Power to the people”, the Government press release proclaimed: “Local communities will be able to take control of their energy bills and help transform the energy system
Unquestionably, major transformation of the way the UK generates its heat and power is essential. There is a huge opportunity to secure a radically better system – one where cooperative, community and independently owned local renewable schemes flourish and local people benefit directly. Projects such as the Brighton Energy Co-operative provide a glimpse of an incredibly positive alternative energy future, where people are active producers and not just passive consumers.
But the long-awaited Community Energy Strategy, published this week by the Department for Energy and Climate Change, represents small steps towards that future at a time when we need giant leaps.
Positively, it acknowledges the fantastic contribution community power generation can make to efforts to tackle fuel poverty, high energy bills and climate change. And it’s good news that funding will be available to support community energy. This needs to be new money that won’t divert resources already allocated, for example, to energy efficiency schemes.
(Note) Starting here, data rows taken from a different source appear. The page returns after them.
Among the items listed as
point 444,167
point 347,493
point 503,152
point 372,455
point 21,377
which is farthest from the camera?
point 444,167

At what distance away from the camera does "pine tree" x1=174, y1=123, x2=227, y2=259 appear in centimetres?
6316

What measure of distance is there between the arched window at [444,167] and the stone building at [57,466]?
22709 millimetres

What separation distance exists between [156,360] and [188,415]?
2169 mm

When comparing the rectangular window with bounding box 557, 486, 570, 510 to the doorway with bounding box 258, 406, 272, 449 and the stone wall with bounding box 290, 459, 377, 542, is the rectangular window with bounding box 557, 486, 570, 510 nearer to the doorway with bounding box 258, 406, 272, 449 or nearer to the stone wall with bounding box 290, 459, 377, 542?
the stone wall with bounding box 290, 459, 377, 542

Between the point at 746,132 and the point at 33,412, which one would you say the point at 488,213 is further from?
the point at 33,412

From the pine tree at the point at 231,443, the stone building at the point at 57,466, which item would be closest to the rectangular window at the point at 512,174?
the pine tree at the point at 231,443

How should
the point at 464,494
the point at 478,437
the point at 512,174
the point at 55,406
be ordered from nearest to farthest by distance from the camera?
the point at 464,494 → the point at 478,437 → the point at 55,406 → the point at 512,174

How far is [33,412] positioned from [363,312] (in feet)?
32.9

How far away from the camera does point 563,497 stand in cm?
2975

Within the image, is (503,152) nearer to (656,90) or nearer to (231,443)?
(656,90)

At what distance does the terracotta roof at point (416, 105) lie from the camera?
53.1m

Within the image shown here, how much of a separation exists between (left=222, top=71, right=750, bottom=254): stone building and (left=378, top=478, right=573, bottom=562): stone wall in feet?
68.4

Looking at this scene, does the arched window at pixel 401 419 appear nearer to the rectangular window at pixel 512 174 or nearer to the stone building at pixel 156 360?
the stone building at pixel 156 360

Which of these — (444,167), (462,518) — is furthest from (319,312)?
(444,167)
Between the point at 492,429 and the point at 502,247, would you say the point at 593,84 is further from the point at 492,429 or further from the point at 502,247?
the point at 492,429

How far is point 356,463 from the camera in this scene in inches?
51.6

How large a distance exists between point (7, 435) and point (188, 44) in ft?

The strategy also acknowledges some of the barriers facing community energy organisations in our energy market - in particular the rules that prevent them from selling their power directly to local people, and the complicated, expensive process of connecting to the local grid.
If the Government is serious about community energy ending the domination of the Big Six energy companies over power generation and supply, we need action - not just more talk. That means much more than giving decentralised heat and power an encouraging nod and a bit of money, and saying ‘carry on.
The wider context for this is the Coalition’s reluctance to give the UK’s home grown renewables industry the economic certainty it needs beyond 2020 - we need binding targets on the proportion of our energy generated from renewables by 2030 for a start We need a regulatory framework that allows community and renewable schemes to buy the electricity they generate at wholesale costs, freeing them from the rip-off retail market. And we need the local grid to be put into public ownership, with community and renewable schemes given priority access.
Other countries are showing that community energy is a realistic alternative - not just a nice add-on. The Belgian co-operative Ecopower provides energy for over 30000 members. Denmark guarantees that 20% of all energy projects are open for community financing. In Germany, over half of all installed renewable energy capacity is owned by private citizens and cooperatives
The UK should be showing the same kind of ambition. But if “power to the people” is to be a reality and not just a slogan, we need clear deadlines for action, and ministerial leadership.